Can y'all please explain Euclid's Algorithm and proove how it works???

Question

Please proove it I already know what it is. So please don't waste your time.

Answer 1

Let us suppose that when a is divided by b, the remainder is r. Then:

a=kb+r for some integer k.

Now let us suppose that a and b both are divided evenly by some number, d. Then a=pd and b=qd for some integers p and q. So:

pd=kqd + r

Which implies that:

(p-kq)d = r

Which means that r is also an exact multiple of d. Now suppose that d is the greatest common divisor of a and b. By the previous, it is clearly also a divisor of r. To show that it is the greatest common divisor of b and r, suppose b and r had a common divisor, d' > d. Then a = p'd' + q'd' = (p'+q')d', and so d' is a divisor of a, and thus a common divisor of both a and b greater than d, which is a contradiction. Therefore, the greatest common divisor of b and r is the same as the greates common divisor of a and b, which establishes the correctness of the recursive step of Euclid's algorithm. Q.E.D.

Answer 2

You've seen a formal proof. You can think of it this way: starting with two positive integers a1 > a2, how to pin down their greatest common divisor GCD(a1, a2)? The key observation is that, when you subtract the smaller number from the larger one, the GCD stays the same:

GCD(a1, a2) = GCD(a1-a2, a2).

Now keep subtracting a2 from the first number (getting a1-a2-a2, and so on) until you can't do it anymore because the current first number has gone down below a2. This is, of course, the remainder from dividing a1 by a2. Call it a3. Note that

GCD(a1, a2) = GCD(a1-a2, a2) =...= GCD(a3, a2) = GCD(a2, a3).
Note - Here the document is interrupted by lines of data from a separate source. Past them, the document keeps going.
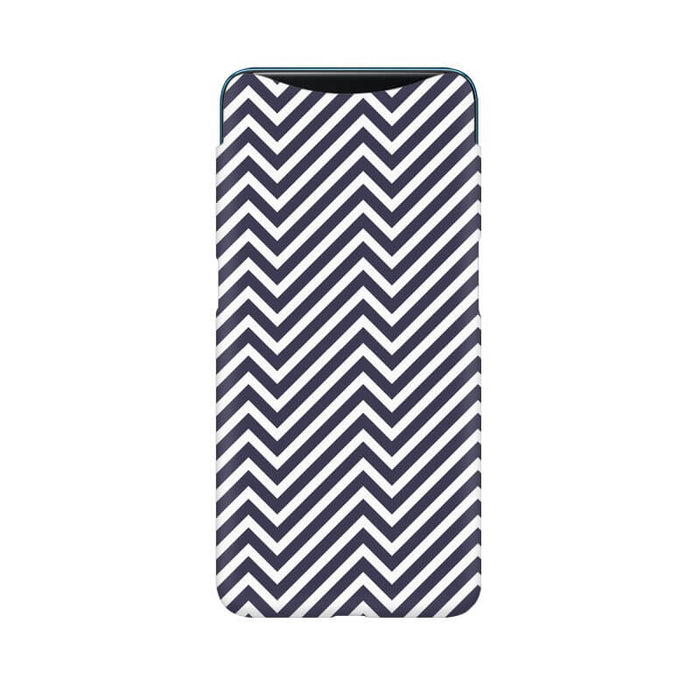 Zigzag Abstract Pattern Designer Oppo Find X Cover - The Squeaky Store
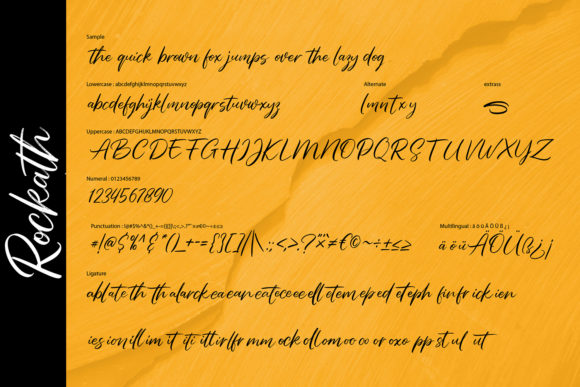 Rockath Font Poster 4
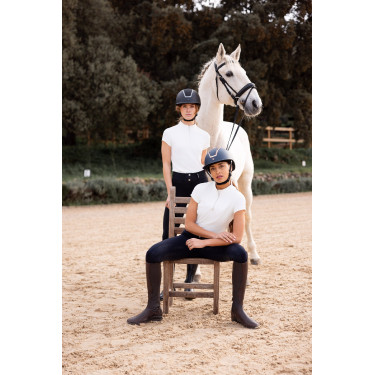 Pantalon d'équitation Horze Evelyn fond intégral femme Marine foncé Bleu Pantalon d'équitation Horze Evelyn fond intégral femme Marine foncé Bleu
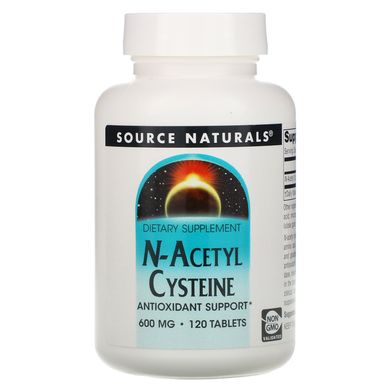 N-ацетилцистеїн Source Naturals (NAC) 600 мг 120 таблеток
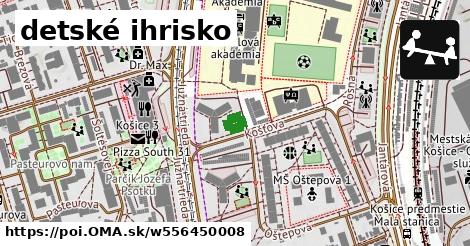 detské ihrisko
Now you've got another pair of numbers, a2 > a3, to work with. Do the same as done before for the pair a1 > a2. You arrive at an a4 < a3 with

GCD(a2, a3) = GCD(a3, a4).

The numbers keep getting smaller, and after N rounds you arrive at a(N+2) = 0. This means that the penultimate number a(N+1) divides aN exactly, so

a(N+1) = GCD(aN, a(N+1)) = ... = GCD(a1, a2).

(since the GCD stays the same all along). Thus we've found the GCD.

Advantages of Euclid's algorithm:
1. It finds the GCD very quickly even for large numbers -- unlike the method based on factorization which requires a vast amount of computation.
2. The algorithm can be used to express the GCD as a linear combination of the two original numbers:

GCD(a1, a2) = t1*a1 + t2*a2

for some signed integers t1 and t2 (and this is very useful). To do this, use the relationship a(n+2) = an - qn*a(n+1), where qn is how many times a(n+1) was subtracted from an (that is, the n-th quotient). This allows you to substitute back all the way along the sequence (starting with the GCD = a(N+1), keep expressing the farthest term of the sequence in terms of the two previous ones until there is nothing left but multiples of a1 and a2).
3. The algorithm extends to polynomials (because in the division process the degree of the remaider keeps going down).